My main interest here is how we do inference about complicated systems consisting of many interacting parts. Note that there are two levels here: the system's behaviour itself (e.g. physics) and the reasoning about the system (e.g. inference). I am mainly talking about the second of these two levels. Note that this second level is where we all operate when we reason about "the world", because all we are doing is manipulating knowledge about things, rather than manipulating the things themselves.
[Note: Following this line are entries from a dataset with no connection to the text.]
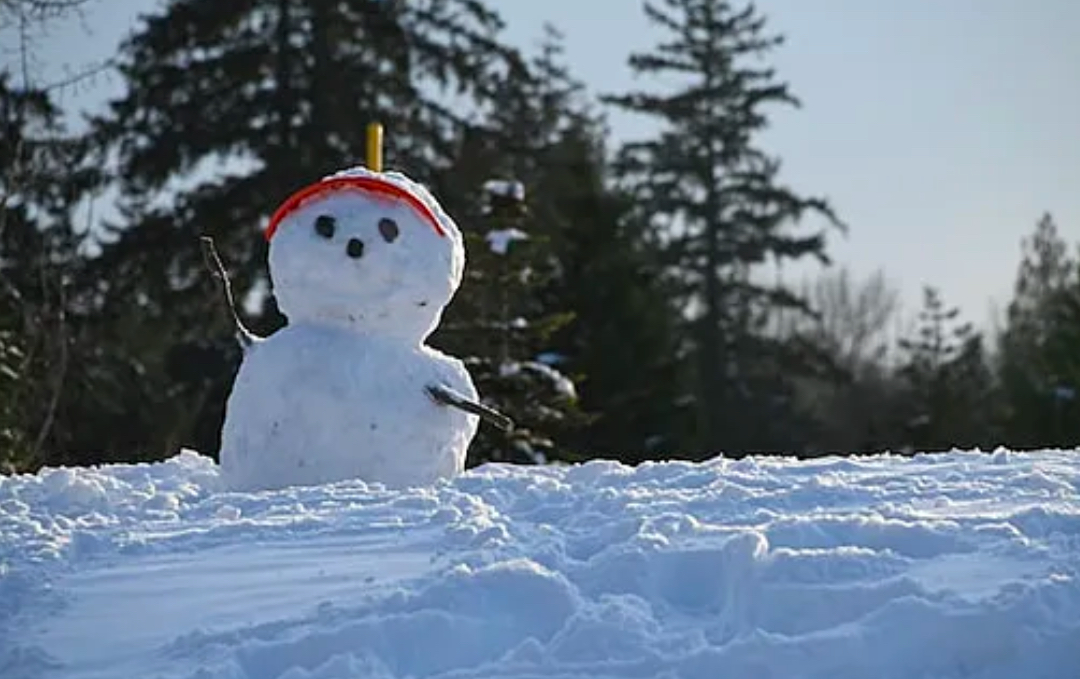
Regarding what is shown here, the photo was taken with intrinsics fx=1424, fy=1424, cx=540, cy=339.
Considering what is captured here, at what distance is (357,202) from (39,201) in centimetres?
1171

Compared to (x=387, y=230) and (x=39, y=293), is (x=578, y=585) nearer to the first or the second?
(x=387, y=230)

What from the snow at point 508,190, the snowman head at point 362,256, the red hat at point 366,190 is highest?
the snow at point 508,190

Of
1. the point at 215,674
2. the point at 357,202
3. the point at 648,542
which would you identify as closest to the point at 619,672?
the point at 648,542

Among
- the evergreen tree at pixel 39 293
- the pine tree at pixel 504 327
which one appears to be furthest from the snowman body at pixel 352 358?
the pine tree at pixel 504 327

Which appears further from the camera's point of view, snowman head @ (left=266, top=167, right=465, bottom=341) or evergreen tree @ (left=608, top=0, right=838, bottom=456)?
evergreen tree @ (left=608, top=0, right=838, bottom=456)

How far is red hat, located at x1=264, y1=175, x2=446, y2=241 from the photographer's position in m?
8.36

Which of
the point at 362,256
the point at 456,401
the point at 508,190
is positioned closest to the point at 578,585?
the point at 456,401

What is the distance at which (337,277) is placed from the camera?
823cm

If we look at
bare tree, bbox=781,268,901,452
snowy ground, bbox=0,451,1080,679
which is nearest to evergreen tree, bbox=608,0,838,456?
bare tree, bbox=781,268,901,452

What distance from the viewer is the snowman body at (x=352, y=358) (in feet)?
26.4

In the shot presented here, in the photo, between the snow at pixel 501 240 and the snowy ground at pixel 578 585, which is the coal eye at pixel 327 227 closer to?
the snowy ground at pixel 578 585

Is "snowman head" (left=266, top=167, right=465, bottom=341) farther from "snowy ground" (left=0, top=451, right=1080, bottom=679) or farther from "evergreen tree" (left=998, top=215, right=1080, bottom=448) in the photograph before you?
"evergreen tree" (left=998, top=215, right=1080, bottom=448)

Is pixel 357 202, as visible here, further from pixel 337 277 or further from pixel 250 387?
pixel 250 387

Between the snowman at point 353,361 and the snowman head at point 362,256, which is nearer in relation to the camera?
the snowman at point 353,361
The above paragraph must sound rather postmodern, but it's not! See the next paragraph.
Let's start by citing the literature yet again: Cox R T, "Probability, frequency and reasonable expectation", Am. J. Phys., 1946, 14(1), 1-13. This paper gives a neat derivation of the Bayesian approach to inference, by deriving everything from some elementary axioms which demand that the inference process must be internally consistent. Loosely speaking, if x is the state of a system, and Pr(x) is the joint probability of the components of x, then all inferences can be done by Bayesian manipulations of Pr(x) not x.
Bayesian inference is about manipulating joint probabilities (i.e. inference) rather than about defining joint probabilities in the first place (i.e. prior probabilities). These prior probabilities can be constructed in any way that you please, as long as they satisfy the usual properties (i.e. non-negativity, summing to unity), and then the Bayesian inference machinery can make use of them.
The freedom to choose a prior probability is an advantage, not a disadvantage, because it allows you freedom in your choice of model (or ensemble of alternative models). Bayesian inference then uses any relevant data to convert this prior probability into a posterior probability, which effectively updates the model (or ensemble of alternative models) in the light of the data.
Here is my original posting on the anthropic principle and Bayesian inference, so you can see for yourself how it has been selectively quoted here. In particular, check out the penultimate paragraph (the one starting "If the properties of the universe are correctly described by string theory (this may indeed be the case)...") for what I say about science, philosophy, and string theorists.
One can aspire to relate one's conjectured scientific theory to the real world, but the longer you are unable to demonstrate a strong connection between the two, the more your activity can be credibly labelled as "philosophy" rather than "science". I too would like to see the laws of physics derived from first principles, but I would not go so far as to assert that the laws of physics had to be derivable in this way. Whether we like it or not, the landscape is still a logical possibility, and we should at least be aware of what science would look like in that type of universe.
I also live dangerously in my own research activities, where I follow up some fairly wild ideas for long periods of time, but I always have "bread and butter" threads of research running alongside, where I dive for cover when the going gets tough. I never put all of my eggs in one basket no matter how elegant (or even how promising) it looks.